» Records provided

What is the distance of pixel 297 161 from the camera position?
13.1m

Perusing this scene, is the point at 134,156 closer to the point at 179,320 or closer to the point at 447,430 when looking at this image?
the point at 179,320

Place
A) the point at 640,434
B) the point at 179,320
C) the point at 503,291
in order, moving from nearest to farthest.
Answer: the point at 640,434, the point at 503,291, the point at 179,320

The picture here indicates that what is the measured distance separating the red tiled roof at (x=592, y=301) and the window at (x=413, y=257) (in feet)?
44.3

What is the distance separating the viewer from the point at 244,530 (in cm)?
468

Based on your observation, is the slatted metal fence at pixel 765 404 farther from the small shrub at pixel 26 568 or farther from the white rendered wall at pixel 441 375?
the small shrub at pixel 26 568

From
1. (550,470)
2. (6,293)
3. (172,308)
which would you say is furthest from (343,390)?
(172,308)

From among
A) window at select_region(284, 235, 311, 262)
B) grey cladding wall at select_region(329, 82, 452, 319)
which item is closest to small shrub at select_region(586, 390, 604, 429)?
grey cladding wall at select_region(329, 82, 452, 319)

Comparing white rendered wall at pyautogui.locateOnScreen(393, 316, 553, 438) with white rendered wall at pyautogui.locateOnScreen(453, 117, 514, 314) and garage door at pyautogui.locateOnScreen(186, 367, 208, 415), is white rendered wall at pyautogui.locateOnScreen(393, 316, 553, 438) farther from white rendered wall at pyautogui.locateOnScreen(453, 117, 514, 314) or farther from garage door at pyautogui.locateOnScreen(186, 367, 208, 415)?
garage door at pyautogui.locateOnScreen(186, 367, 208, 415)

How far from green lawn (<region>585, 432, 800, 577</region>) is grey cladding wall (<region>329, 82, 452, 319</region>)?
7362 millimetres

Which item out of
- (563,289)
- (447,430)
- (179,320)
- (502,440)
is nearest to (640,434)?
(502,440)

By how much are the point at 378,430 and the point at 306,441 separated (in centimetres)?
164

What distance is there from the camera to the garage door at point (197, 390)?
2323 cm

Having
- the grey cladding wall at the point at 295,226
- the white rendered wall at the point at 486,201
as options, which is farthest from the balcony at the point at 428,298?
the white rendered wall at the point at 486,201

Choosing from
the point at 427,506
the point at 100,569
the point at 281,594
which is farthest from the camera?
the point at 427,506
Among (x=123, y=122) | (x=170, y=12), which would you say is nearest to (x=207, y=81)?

» What you should do
Return all of the entries exactly as they were supplied.

» Exercise result
What is the distance of pixel 297 161 from the camera position?
13.1m

Perusing this scene, is the point at 134,156 closer to the point at 179,320 or closer to the point at 447,430 when looking at this image?
the point at 179,320

Place
A) the point at 640,434
B) the point at 179,320
C) the point at 503,291
in order, moving from nearest to farthest.
Answer: the point at 640,434, the point at 503,291, the point at 179,320

The picture here indicates that what is the measured distance separating the red tiled roof at (x=592, y=301) and the window at (x=413, y=257) (in feet)?
44.3

What is the distance separating the viewer from the point at 244,530 (in cm)?
468

Based on your observation, is the slatted metal fence at pixel 765 404 farther from the small shrub at pixel 26 568 or farther from the white rendered wall at pixel 441 375?
the small shrub at pixel 26 568

From
1. (550,470)
2. (6,293)
3. (172,308)
which would you say is furthest from (343,390)?
(172,308)

From among
A) window at select_region(284, 235, 311, 262)
B) grey cladding wall at select_region(329, 82, 452, 319)
which item is closest to small shrub at select_region(586, 390, 604, 429)?
grey cladding wall at select_region(329, 82, 452, 319)

Comparing white rendered wall at pyautogui.locateOnScreen(393, 316, 553, 438) with white rendered wall at pyautogui.locateOnScreen(453, 117, 514, 314) and garage door at pyautogui.locateOnScreen(186, 367, 208, 415), is white rendered wall at pyautogui.locateOnScreen(393, 316, 553, 438) farther from white rendered wall at pyautogui.locateOnScreen(453, 117, 514, 314) or farther from garage door at pyautogui.locateOnScreen(186, 367, 208, 415)?
garage door at pyautogui.locateOnScreen(186, 367, 208, 415)

How far from green lawn (<region>585, 432, 800, 577</region>) is grey cladding wall (<region>329, 82, 452, 319</region>)?
7362 millimetres

Which item out of
- (563,289)
- (447,430)
- (179,320)
- (502,440)
is nearest to (640,434)?
(502,440)

By how much are the point at 378,430 and the point at 306,441 separated (in centimetres)?
164

What distance is there from the camera to the garage door at point (197, 390)?
2323 cm

Having
- the grey cladding wall at the point at 295,226
- the white rendered wall at the point at 486,201
as options, which is farthest from the balcony at the point at 428,298?
the white rendered wall at the point at 486,201

Choosing from
the point at 427,506
the point at 100,569
the point at 281,594
which is farthest from the camera?
the point at 427,506
Among (x=123, y=122) | (x=170, y=12), which would you say is nearest to (x=207, y=81)?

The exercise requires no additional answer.